A Month Off School? The Difference of S.A. Elections in Nepal

April 3, 2009
By Julie Block

There’s a lot Nepal has that America doesn’t: An overabundance of dal-bhat, load-shedding, hoards of small children who attack you asking for a chocolate, scary amounts of pollution that make the sun burn bright red in the sky in the middle of the afternoon, severed pig and goat heads sometimes still covered in fur and lying appetizingly out just waiting to be bought and fried up and, of course, Everest. But the most unexpected: Student assembly elections that people actually care about.

Talk about culture shock. For the past month, Tribhuvan University has hosted a series of rallies, parades, trucks with loudspeakers and fireworks advertising the students running for office (and competing with Amy Winehouse the Cow for the superlative of loudest neighbor). Furthermore, instead of a week long spring break, my roommate has had a month-long, Vote-for-Himalal-Surma-ANNSFU-for-TU-Student-Elections Break.

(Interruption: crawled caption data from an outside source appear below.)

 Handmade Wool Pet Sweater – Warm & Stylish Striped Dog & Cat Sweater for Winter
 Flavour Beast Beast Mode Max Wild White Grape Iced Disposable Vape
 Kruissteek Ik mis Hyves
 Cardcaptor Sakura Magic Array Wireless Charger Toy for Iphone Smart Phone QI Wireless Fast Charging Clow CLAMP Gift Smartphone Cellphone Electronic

Can you imagine? Canceling class for a month to vote for Student Assembly President or Class of 2010 representative or party planner or whatever the SA’s calling it nowadays? Can you imagine watching candidates host parades up and down Ho Plaza? Or people getting into heated debates or arguments about which candidate they’re voting for, instead of dumping a crumpled quarter card on a painstakingly done chalking on their way to class? Can you image someone actually caring enough to vote, not because the candidate’s a friend or because you’ve gotten 20 Facebook messages from him or her in the past five minutes, but on the basis of their competence? What about actually voting, period?

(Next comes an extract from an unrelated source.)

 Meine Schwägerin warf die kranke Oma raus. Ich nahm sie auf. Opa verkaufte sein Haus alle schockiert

Nepal’s secret is this: Instead of having a Student Assembly based around … whatever the SA is based around, they have representatives from each major political party running for student government. Except these representatives are the Van Wilders of party politics: 30-plus year-old men (yes, men) who purposely don’t graduate so that they can keep running for student government. But before you cough underachiever under your breath and picture the potential for a so-stupid-it’s-funny movie starring Chevy Chase and / or Will Ferrell (I already have the rights to the idea so don’t even try it), understand this: Nepali politicians have to run for and hold student office before they can even think about moving up to the big leagues. Not to mention a healthy wad of university budget to use as per their agendas, and an actual stake in the important stuff that goes on at the university.

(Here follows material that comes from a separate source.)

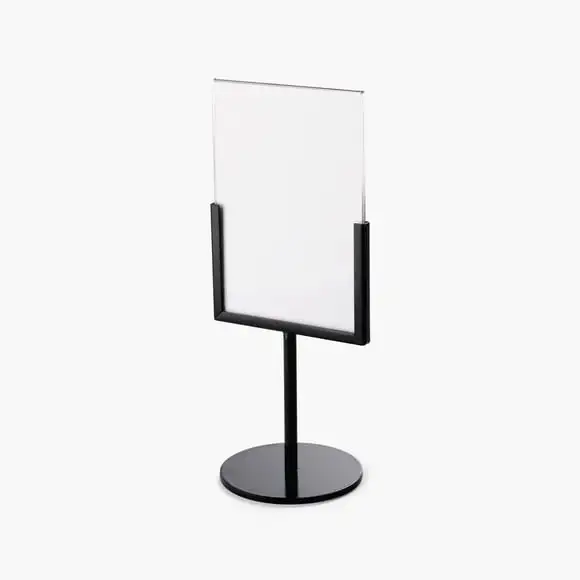 Menyhållare Lido A6 Svart inkl plexiglas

Call me naïve or ignorant as to the goings on of the Student Assembly or rude (yes, I realize elections just happened / are still going on / whatever). Go ahead and call me boring like a friend just did: “Student Elections? Really? Booooring.” Except that Nepali students — and newspapers, and adults — don’t think so. Granted, our student politicians have nothing to do with real politics, but last I checked, those that do — the presidents of the Cornell Democrats and Republicans — still don’t generate much interest in their elections beyond their respective choirs, and don’t have much power beyond the arguably important campaigning, lobbying and bringing super-fun speakers like Dan Bakkedahl to campus. And while there is no question that if the States were more like Nepal, and the President or members of Congress stuck around campuses we’d actually vote in these things — doesn’t he and don’t they have more important things to do? Our apathy towards student elections is just as much the SA’s fault for failing to make us care as it is our fault for not forcing them to.

I won’t use my remaining 200-or-so words to capitalize on post-election pride and write the same “Yes We Did” column you could recite in your sleep. But I will say this: We’ve finally proven that we’re not the lazy, politically apathetic kids our parents and teachers complain(ed) about. In fact, our Facebook activist generation has become such a part of the current zeitgeist that at least four of the TV pilots in development focus on young attractive D.C. staffers trying to make a difference in the world. But when it comes to our own campus politics, I bet most of you respond like I do: confusion, annoyance, amusement. It’s boring, sure, it seems trivial, why not. But it doesn’t need to be, and we don’t even need full-grown adults to stick around campus and do the job for us.

Which is not to say that canceling class for a month to hold student assembly elections is a bad idea. That’s a campaign platform I’d vote for. I’d also vote for revoking the Pussycat Dolls’ invitation to Slope Day, but no one asked me.